GIVEN TASK
In the lines below, find the one that contains "In the captured" and write it out exactly, along with every line that follows it.
━━━━━ SUPPLIED DATA ━━━━━
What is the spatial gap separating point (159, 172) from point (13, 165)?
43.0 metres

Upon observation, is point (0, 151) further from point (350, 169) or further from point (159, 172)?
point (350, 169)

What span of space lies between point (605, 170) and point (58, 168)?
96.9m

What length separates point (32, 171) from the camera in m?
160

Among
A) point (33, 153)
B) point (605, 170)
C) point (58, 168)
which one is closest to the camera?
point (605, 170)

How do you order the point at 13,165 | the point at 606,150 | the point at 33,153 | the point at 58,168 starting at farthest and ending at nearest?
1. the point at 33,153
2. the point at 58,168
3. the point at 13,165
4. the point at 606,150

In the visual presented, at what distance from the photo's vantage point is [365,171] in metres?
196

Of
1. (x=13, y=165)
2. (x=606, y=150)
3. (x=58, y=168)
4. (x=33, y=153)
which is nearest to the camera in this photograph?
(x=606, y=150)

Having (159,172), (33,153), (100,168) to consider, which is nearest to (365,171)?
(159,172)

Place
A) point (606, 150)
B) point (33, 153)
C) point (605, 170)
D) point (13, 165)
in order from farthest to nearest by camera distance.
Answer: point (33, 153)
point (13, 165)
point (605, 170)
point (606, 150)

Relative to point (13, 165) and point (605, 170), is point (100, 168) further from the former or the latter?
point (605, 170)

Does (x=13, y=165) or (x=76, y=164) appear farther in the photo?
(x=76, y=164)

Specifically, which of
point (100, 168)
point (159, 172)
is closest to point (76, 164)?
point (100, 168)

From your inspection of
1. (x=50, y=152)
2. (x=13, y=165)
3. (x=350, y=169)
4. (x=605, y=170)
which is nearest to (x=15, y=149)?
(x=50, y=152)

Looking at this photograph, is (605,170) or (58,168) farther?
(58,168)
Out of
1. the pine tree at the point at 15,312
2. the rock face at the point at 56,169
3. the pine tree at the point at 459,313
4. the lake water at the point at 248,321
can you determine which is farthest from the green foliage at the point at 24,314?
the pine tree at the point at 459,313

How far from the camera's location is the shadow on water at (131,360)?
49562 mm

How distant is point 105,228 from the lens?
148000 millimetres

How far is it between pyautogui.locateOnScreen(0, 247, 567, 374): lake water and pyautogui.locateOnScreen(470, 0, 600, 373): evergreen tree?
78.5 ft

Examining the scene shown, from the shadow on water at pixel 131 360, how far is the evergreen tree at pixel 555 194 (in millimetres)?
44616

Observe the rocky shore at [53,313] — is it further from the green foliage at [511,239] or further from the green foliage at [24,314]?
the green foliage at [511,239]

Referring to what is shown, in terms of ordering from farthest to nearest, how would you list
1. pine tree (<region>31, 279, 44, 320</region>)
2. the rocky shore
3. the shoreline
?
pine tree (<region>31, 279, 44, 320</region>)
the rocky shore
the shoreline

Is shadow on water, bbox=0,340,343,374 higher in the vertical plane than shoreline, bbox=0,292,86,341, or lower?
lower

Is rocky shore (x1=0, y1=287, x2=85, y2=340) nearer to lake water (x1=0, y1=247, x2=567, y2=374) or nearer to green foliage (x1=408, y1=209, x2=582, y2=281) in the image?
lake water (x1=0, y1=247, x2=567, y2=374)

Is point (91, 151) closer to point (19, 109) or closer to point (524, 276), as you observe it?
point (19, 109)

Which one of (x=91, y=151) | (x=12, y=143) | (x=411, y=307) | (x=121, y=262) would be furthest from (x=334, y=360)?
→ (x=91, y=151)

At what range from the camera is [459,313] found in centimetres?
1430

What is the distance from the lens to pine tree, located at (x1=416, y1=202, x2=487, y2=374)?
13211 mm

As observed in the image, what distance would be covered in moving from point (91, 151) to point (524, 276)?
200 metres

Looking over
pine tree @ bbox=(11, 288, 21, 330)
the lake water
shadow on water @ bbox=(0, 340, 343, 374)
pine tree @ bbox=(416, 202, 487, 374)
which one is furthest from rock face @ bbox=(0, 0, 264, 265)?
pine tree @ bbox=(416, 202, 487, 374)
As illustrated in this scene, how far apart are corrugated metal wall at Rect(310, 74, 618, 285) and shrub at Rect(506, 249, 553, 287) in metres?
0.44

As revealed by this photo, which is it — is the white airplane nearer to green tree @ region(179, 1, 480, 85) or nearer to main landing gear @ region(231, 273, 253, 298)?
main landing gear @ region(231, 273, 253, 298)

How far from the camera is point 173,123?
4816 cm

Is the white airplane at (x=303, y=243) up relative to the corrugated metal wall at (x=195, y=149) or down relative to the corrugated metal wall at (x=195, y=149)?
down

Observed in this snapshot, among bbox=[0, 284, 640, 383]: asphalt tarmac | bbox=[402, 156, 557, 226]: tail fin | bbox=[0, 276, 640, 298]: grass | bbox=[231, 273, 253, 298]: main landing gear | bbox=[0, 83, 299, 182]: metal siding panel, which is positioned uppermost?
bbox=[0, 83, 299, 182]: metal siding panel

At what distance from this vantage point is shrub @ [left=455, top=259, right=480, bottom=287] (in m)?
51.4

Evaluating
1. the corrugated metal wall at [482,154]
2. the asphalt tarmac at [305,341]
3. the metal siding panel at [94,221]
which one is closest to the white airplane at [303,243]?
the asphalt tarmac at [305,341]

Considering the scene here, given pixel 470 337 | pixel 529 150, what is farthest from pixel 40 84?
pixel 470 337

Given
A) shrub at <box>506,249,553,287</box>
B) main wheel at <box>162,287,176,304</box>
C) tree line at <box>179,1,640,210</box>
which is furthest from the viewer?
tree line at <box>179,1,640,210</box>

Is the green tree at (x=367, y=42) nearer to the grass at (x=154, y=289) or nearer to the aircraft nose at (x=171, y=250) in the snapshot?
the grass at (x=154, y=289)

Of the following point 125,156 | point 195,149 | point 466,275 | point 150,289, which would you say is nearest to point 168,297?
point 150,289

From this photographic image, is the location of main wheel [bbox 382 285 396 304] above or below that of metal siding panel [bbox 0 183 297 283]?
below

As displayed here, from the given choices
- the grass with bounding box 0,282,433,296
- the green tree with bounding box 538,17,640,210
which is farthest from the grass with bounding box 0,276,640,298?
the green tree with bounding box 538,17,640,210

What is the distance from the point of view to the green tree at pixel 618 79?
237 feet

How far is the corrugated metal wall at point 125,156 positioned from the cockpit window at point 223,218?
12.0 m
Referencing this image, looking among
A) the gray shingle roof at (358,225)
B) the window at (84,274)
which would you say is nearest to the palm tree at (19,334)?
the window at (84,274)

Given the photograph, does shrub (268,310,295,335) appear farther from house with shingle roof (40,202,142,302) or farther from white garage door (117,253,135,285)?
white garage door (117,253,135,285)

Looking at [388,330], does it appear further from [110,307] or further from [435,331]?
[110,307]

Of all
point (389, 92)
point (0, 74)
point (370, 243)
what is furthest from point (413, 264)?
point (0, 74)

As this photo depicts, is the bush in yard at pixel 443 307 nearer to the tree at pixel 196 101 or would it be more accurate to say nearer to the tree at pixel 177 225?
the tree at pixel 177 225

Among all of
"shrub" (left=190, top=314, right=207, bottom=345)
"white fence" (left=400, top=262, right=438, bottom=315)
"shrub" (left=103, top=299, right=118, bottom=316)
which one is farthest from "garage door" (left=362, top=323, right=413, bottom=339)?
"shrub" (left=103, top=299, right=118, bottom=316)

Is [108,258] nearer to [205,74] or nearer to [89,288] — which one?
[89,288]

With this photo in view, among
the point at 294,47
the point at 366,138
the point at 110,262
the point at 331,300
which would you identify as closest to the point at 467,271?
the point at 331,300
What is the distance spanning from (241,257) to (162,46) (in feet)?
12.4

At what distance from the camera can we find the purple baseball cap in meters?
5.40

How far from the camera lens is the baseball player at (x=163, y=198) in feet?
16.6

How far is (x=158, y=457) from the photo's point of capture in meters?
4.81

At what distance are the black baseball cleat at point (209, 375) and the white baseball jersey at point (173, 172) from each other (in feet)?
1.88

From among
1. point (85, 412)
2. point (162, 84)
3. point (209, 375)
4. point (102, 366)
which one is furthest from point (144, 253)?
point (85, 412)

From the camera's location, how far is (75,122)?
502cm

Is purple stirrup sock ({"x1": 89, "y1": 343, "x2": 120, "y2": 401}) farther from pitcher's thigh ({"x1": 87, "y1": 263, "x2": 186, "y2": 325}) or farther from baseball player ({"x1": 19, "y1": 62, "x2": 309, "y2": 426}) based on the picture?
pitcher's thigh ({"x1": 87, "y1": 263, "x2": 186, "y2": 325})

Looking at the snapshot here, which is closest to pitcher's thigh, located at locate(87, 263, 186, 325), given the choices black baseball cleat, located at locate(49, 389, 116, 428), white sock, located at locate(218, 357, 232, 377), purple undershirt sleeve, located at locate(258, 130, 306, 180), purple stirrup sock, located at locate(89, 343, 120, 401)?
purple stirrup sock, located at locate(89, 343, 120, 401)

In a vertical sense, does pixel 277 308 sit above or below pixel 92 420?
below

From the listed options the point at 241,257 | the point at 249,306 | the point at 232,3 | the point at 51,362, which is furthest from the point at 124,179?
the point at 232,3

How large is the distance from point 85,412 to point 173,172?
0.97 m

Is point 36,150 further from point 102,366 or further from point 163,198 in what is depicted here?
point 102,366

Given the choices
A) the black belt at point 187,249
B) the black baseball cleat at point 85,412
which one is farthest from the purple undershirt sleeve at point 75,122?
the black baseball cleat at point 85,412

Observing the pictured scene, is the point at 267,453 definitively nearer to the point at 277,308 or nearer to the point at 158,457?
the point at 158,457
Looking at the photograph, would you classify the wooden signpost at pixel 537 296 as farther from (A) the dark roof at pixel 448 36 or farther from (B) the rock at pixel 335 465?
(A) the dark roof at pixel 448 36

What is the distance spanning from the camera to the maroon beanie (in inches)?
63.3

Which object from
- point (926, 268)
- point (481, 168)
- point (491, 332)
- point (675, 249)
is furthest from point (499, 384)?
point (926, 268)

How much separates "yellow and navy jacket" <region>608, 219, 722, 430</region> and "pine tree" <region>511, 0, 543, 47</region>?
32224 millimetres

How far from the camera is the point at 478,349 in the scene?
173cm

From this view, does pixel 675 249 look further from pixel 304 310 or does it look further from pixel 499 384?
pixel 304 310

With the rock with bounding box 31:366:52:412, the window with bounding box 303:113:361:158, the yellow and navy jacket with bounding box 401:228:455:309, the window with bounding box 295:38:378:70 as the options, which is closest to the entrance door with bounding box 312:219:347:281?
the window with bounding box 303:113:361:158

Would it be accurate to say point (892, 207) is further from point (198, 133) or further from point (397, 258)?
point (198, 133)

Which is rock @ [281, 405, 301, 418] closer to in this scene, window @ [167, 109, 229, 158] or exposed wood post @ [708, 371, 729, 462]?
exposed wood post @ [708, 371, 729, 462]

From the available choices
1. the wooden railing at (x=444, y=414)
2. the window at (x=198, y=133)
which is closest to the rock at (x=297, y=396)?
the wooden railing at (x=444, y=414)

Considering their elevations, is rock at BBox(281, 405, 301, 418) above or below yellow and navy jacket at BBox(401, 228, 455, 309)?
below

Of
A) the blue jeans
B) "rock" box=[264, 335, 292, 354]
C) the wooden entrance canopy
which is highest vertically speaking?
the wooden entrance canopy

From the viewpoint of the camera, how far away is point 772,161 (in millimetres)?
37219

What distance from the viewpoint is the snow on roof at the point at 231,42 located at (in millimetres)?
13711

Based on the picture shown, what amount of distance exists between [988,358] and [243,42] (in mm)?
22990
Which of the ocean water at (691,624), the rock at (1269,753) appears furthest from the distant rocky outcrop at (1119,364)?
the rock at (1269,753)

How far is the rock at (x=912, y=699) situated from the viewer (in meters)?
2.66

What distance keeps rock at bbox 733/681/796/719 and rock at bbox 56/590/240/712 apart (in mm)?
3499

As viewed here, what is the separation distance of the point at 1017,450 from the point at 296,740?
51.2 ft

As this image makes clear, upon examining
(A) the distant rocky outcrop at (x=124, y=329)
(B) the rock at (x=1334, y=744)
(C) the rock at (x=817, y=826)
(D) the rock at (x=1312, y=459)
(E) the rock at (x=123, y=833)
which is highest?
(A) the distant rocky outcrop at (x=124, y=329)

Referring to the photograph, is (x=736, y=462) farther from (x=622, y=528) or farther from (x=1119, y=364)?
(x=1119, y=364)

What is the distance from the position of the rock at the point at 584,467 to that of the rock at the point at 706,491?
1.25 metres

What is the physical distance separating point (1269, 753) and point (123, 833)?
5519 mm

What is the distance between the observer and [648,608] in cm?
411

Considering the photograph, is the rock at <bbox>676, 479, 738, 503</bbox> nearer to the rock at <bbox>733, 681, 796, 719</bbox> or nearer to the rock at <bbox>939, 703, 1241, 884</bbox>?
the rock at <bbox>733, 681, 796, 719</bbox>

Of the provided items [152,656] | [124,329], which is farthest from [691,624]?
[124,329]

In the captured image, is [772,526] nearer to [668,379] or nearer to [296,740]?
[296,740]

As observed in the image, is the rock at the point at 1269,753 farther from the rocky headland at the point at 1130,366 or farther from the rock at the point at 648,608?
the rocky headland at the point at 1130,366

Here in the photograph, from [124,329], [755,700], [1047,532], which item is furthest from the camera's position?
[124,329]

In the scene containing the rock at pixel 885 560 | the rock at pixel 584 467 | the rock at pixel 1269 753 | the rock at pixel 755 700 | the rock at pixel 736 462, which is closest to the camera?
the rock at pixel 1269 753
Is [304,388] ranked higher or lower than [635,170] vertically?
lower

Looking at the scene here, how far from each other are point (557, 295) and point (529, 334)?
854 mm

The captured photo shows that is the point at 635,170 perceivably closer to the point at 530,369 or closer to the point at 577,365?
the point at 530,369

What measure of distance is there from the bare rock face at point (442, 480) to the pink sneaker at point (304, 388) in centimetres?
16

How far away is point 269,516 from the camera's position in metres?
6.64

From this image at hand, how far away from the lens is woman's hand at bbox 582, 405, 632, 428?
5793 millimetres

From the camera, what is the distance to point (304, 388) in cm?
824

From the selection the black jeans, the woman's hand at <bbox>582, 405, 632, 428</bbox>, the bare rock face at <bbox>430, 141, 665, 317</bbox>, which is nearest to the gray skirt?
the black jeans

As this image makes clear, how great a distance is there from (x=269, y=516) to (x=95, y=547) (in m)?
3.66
━━━━━
SOLUTION TO THIS EXERCISE
In the captured image, is [772,526] nearer to [668,379] or nearer to [296,740]?
[296,740]

As observed in the image, is the rock at the point at 1269,753 farther from the rocky headland at the point at 1130,366 or farther from the rock at the point at 648,608?
the rocky headland at the point at 1130,366

Here in the photograph, from [124,329], [755,700], [1047,532], which item is furthest from the camera's position?
[124,329]

In the scene containing the rock at pixel 885 560 | the rock at pixel 584 467 | the rock at pixel 1269 753 | the rock at pixel 755 700 | the rock at pixel 736 462, which is closest to the camera?
the rock at pixel 1269 753
Is [304,388] ranked higher or lower than [635,170] vertically?
lower

Looking at the scene here, how far from each other are point (557, 295) and point (529, 334)?
854 mm

The captured photo shows that is the point at 635,170 perceivably closer to the point at 530,369 or closer to the point at 577,365?
the point at 530,369

What measure of distance is there from the bare rock face at point (442, 480) to the pink sneaker at point (304, 388) in centimetres?
16

How far away is point 269,516 from the camera's position in metres?
6.64

From this image at hand, how far away from the lens is woman's hand at bbox 582, 405, 632, 428?
5793 millimetres

From the camera, what is the distance to point (304, 388) in cm?
824

From the selection the black jeans, the woman's hand at <bbox>582, 405, 632, 428</bbox>, the bare rock face at <bbox>430, 141, 665, 317</bbox>, which is nearest to the gray skirt?
the black jeans

As this image makes clear, how great a distance is there from (x=269, y=516) to (x=95, y=547) (in m)?
3.66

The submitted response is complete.